## start Passage shown
Support Readiness Framework (DTypes × Ops × Devices)

Status: Active (replaces OPTIMIZATION_CHECKLIST.md) Goal: A scalable, template-driven checklist to keep dtype + operation coverage correct, fast, and consistent across CPU/GPU and RAM/out-of-core.

This document is intentionally not a huge per-dtype × per-op grid. Instead it provides:

A canonical inventory of the dtypes and operations the project currently declares/exposes.
A small set of gates (correctness, storage, device routing, lookahead hints, benchmarks) that must be satisfied.
Two reusable templates:
“Add a dtype” template (end-to-end integration)
“Add an op” template (end-to-end integration)

Use this as the “definition of done” for dtype expansion and operation coverage.

1) Canonical dtype inventory

1.1 Frontend dtype tokens (factory layer)

These are the dtype tokens treated as the frontend contract for the public constructors/allocators (e.g. pycauset.matrix(..., dtype=...), pycauset.vector(..., dtype=...), pycauset.zeros(..., dtype=...)).

Small implementation note: some tokens may be temporarily “declared but not yet wired end-to-end”; when that happens, the system should fail clearly (or route through a compat layer) rather than silently producing a different dtype.

Real dtypes

bool / bit (packed)
int16
int32 (also reachable via int)
float16
float32
float64 (also reachable via float)

Complex dtypes (same scalar system; not a separate universe)

complex_float16 (first-class; storage-optimized)
complex_float32 (a.k.a. complex64)
complex_float64 (a.k.a. complex128)

Non-goal (by design): PyCauset does not support complex permutations of non-float dtypes (complex int* / complex bit).

Rationale: in practical workloads, complex-valued linear algebra (eigen/spectral analysis, stable solvers, phase-sensitive kernels) inevitably requires floating-point compute and typically relies on established float/complex-float backends (BLAS/cuBLAS). Supporting complex ints/bits would add significant surface area (promotion, overflow rules, kernels, tests) without enabling meaningful acceleration or common workflows.

Implementation note (small but important): the framework treats these complex permutations as part of the dtype system (i.e. they “exist” conceptually), but they are not yet wired end-to-end in the codebase.

How float works (must be explicit)

float means float64 (storage and compute unless an op’s policy explicitly differs).
float32 is the explicit smaller float storage/compute dtype.
Mixed-float behavior is underpromotion by default: e.g. float32 + float64 operations select float32 unless an op’s promotion policy says otherwise (warnings may apply).

Float16/ComplexFloat16 execution note (scope + expectations)

float16 and complex_float16 are first-class storage dtypes.
On CPU, it is acceptable (and currently implemented in some ops) to upcast internally for compute (e.g., accumulate in float32 / complex) and then store back to float16/complex_float16.
CPU BLAS acceleration is not expected for float16; treat float16 primarily as a storage/bandwidth dtype on CPU unless/until a dedicated backend exists.
## end Passage shown
## start Records to process
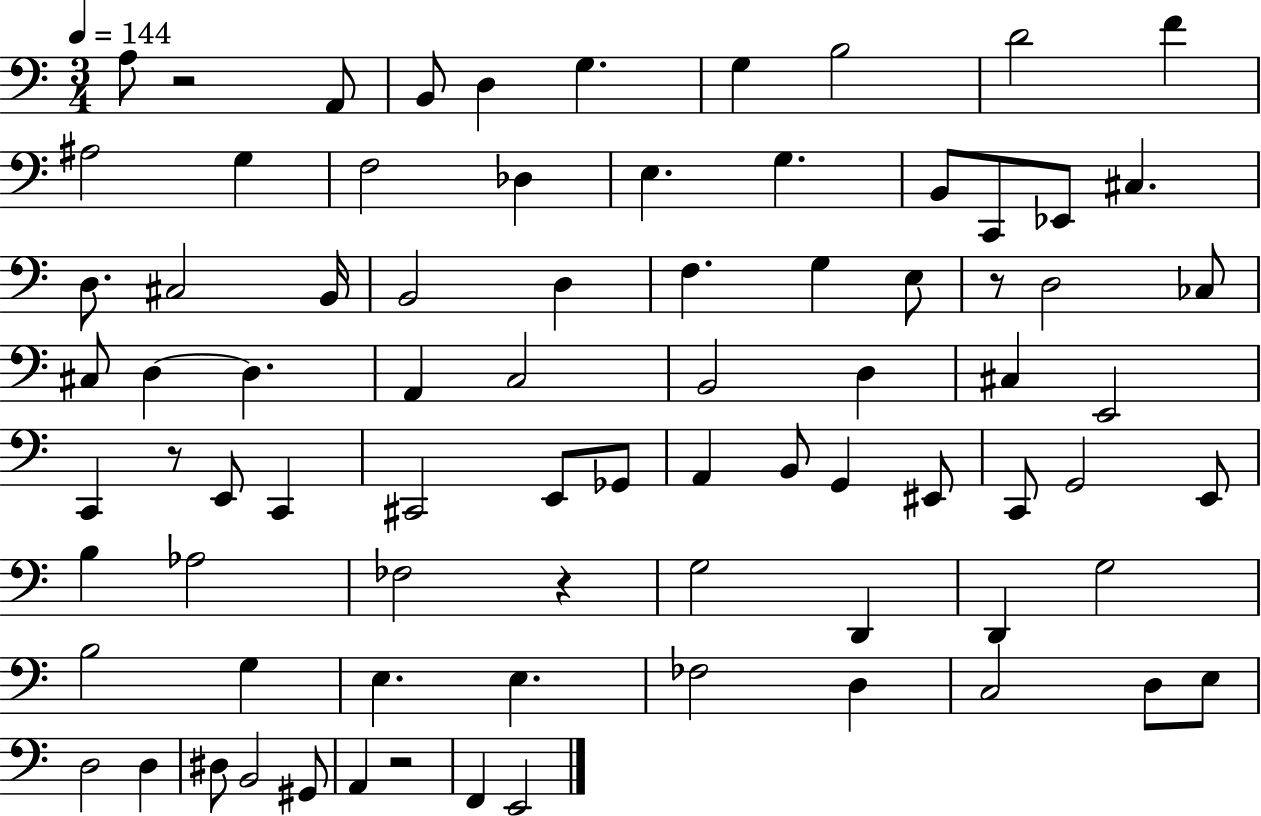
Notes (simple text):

A3/e R/h A2/e B2/e D3/q G3/q. G3/q B3/h D4/h F4/q A#3/h G3/q F3/h Db3/q E3/q. G3/q. B2/e C2/e Eb2/e C#3/q. D3/e. C#3/h B2/s B2/h D3/q F3/q. G3/q E3/e R/e D3/h CES3/e C#3/e D3/q D3/q. A2/q C3/h B2/h D3/q C#3/q E2/h C2/q R/e E2/e C2/q C#2/h E2/e Gb2/e A2/q B2/e G2/q EIS2/e C2/e G2/h E2/e B3/q Ab3/h FES3/h R/q G3/h D2/q D2/q G3/h B3/h G3/q E3/q. E3/q. FES3/h D3/q C3/h D3/e E3/e D3/h D3/q D#3/e B2/h G#2/e A2/q R/h F2/q E2/h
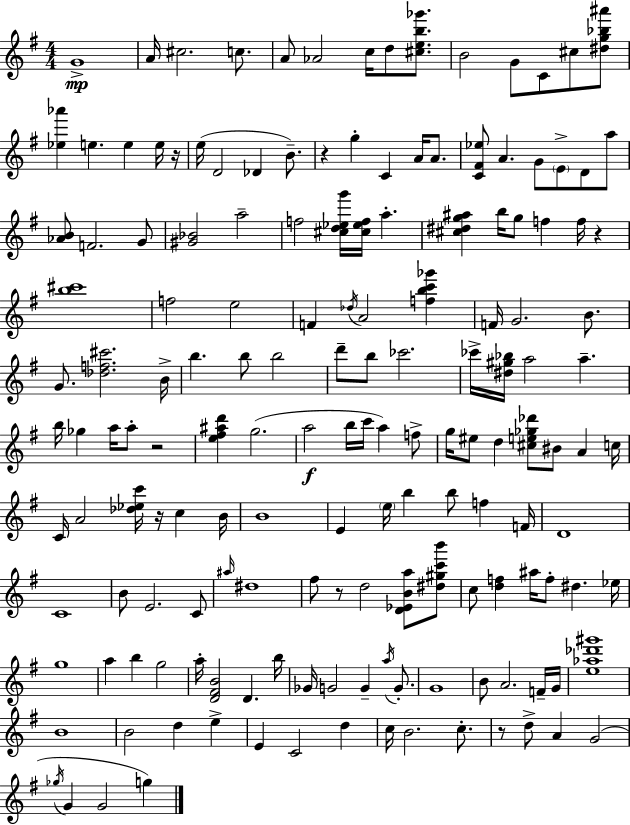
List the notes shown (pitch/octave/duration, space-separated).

G4/w A4/s C#5/h. C5/e. A4/e Ab4/h C5/s D5/e [C#5,E5,B5,Gb6]/e. B4/h G4/e C4/e C#5/e [D#5,G5,Bb5,A#6]/e [Eb5,Ab6]/q E5/q. E5/q E5/s R/s E5/s D4/h Db4/q B4/e. R/q G5/q C4/q A4/s A4/e. [C4,F#4,Eb5]/e A4/q. G4/e E4/e D4/e A5/e [Ab4,B4]/e F4/h. G4/e [G#4,Bb4]/h A5/h F5/h [C#5,D5,Eb5,G6]/s [C#5,Eb5,F5]/s A5/q. [C#5,D#5,G5,A#5]/q B5/s G5/e F5/q F5/s R/q [B5,C#6]/w F5/h E5/h F4/q Db5/s A4/h [F5,B5,C6,Gb6]/q F4/s G4/h. B4/e. G4/e. [Db5,F5,C#6]/h. B4/s B5/q. B5/e B5/h D6/e B5/e CES6/h. CES6/s [D#5,G#5,Bb5]/s A5/h A5/q. B5/s Gb5/q A5/s A5/e R/h [E5,F#5,A#5,D6]/q G5/h. A5/h B5/s C6/s A5/q F5/e G5/s EIS5/e D5/q [C#5,E5,Gb5,Db6]/e BIS4/e A4/q C5/s C4/s A4/h [Db5,Eb5,C6]/s R/s C5/q B4/s B4/w E4/q E5/s B5/q B5/e F5/q F4/s D4/w C4/w B4/e E4/h. C4/e A#5/s D#5/w F#5/e R/e D5/h [D4,Eb4,B4,A5]/e [D#5,G#5,C6,B6]/e C5/e [D5,F5]/q A#5/s F5/e D#5/q. Eb5/s G5/w A5/q B5/q G5/h A5/s [D4,F#4,B4]/h D4/q. B5/s Gb4/s G4/h G4/q A5/s G4/e. G4/w B4/e A4/h. F4/s G4/s [E5,Ab5,Db6,G#6]/w B4/w B4/h D5/q E5/q E4/q C4/h D5/q C5/s B4/h. C5/e. R/e D5/e A4/q G4/h Gb5/s G4/q G4/h G5/q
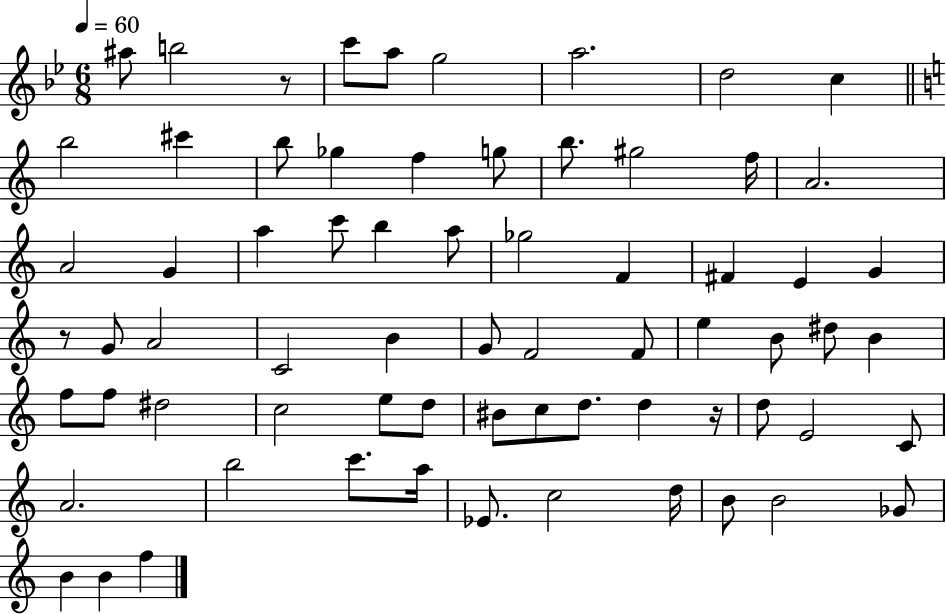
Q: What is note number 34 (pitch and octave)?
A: G4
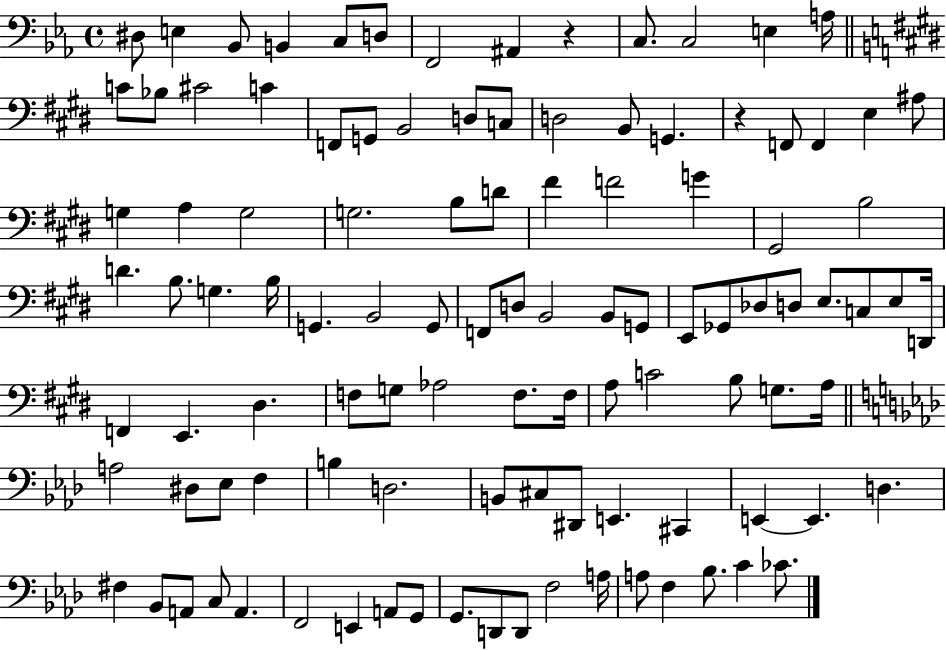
D#3/e E3/q Bb2/e B2/q C3/e D3/e F2/h A#2/q R/q C3/e. C3/h E3/q A3/s C4/e Bb3/e C#4/h C4/q F2/e G2/e B2/h D3/e C3/e D3/h B2/e G2/q. R/q F2/e F2/q E3/q A#3/e G3/q A3/q G3/h G3/h. B3/e D4/e F#4/q F4/h G4/q G#2/h B3/h D4/q. B3/e. G3/q. B3/s G2/q. B2/h G2/e F2/e D3/e B2/h B2/e G2/e E2/e Gb2/e Db3/e D3/e E3/e. C3/e E3/e D2/s F2/q E2/q. D#3/q. F3/e G3/e Ab3/h F3/e. F3/s A3/e C4/h B3/e G3/e. A3/s A3/h D#3/e Eb3/e F3/q B3/q D3/h. B2/e C#3/e D#2/e E2/q. C#2/q E2/q E2/q. D3/q. F#3/q Bb2/e A2/e C3/e A2/q. F2/h E2/q A2/e G2/e G2/e. D2/e D2/e F3/h A3/s A3/e F3/q Bb3/e. C4/q CES4/e.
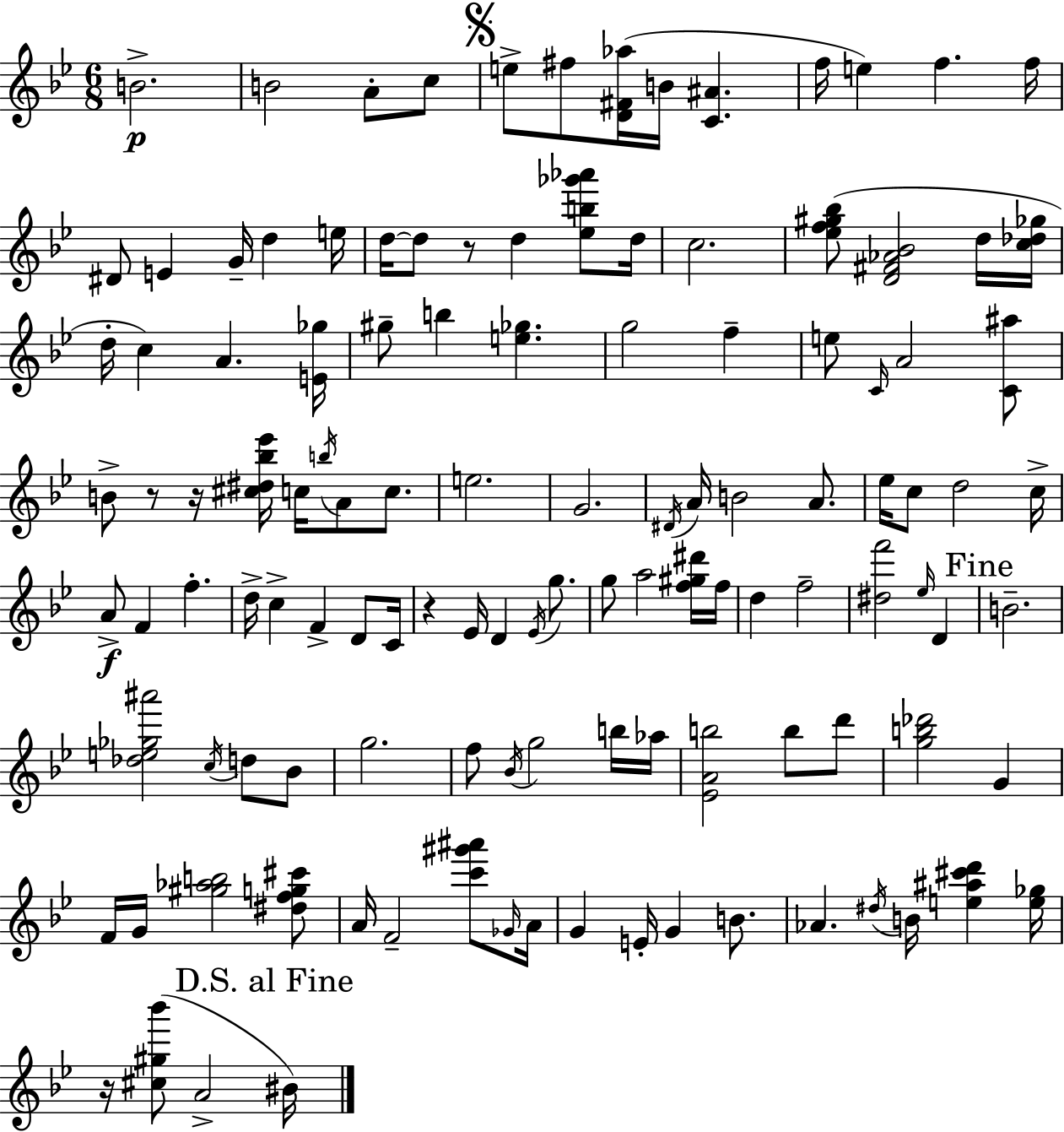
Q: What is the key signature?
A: G minor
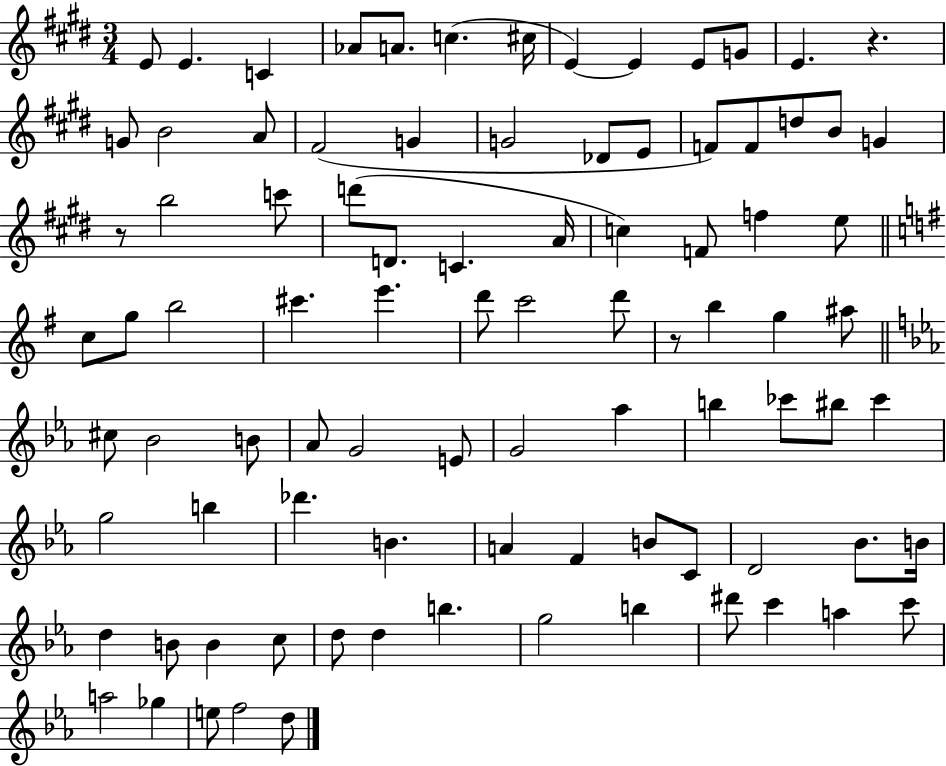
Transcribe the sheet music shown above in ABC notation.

X:1
T:Untitled
M:3/4
L:1/4
K:E
E/2 E C _A/2 A/2 c ^c/4 E E E/2 G/2 E z G/2 B2 A/2 ^F2 G G2 _D/2 E/2 F/2 F/2 d/2 B/2 G z/2 b2 c'/2 d'/2 D/2 C A/4 c F/2 f e/2 c/2 g/2 b2 ^c' e' d'/2 c'2 d'/2 z/2 b g ^a/2 ^c/2 _B2 B/2 _A/2 G2 E/2 G2 _a b _c'/2 ^b/2 _c' g2 b _d' B A F B/2 C/2 D2 _B/2 B/4 d B/2 B c/2 d/2 d b g2 b ^d'/2 c' a c'/2 a2 _g e/2 f2 d/2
## end Records to process
Complete the following:
• A. Answer these questions about the framework document:
(i) Which file does it replace?
(ii) Which dtype does float mean?
(iii) What other name does complex_float32 go by?
• B. Please quote the records from the line containing "Q: What is the key signature?" through the end of the records, inclusive, and leave out the picture lines.
The framework document and the records are unrelated material.

Responses per task:
• A.
(i) OPTIMIZATION_CHECKLIST.md
(ii) float64
(iii) complex64

• B.
Q: What is the key signature?
A: G minor
Transcribe the sheet music shown above in ABC notation.

X:1
T:Untitled
M:3/4
L:1/4
K:E
E/2 E C _A/2 A/2 c ^c/4 E E E/2 G/2 E z G/2 B2 A/2 ^F2 G G2 _D/2 E/2 F/2 F/2 d/2 B/2 G z/2 b2 c'/2 d'/2 D/2 C A/4 c F/2 f e/2 c/2 g/2 b2 ^c' e' d'/2 c'2 d'/2 z/2 b g ^a/2 ^c/2 _B2 B/2 _A/2 G2 E/2 G2 _a b _c'/2 ^b/2 _c' g2 b _d' B A F B/2 C/2 D2 _B/2 B/4 d B/2 B c/2 d/2 d b g2 b ^d'/2 c' a c'/2 a2 _g e/2 f2 d/2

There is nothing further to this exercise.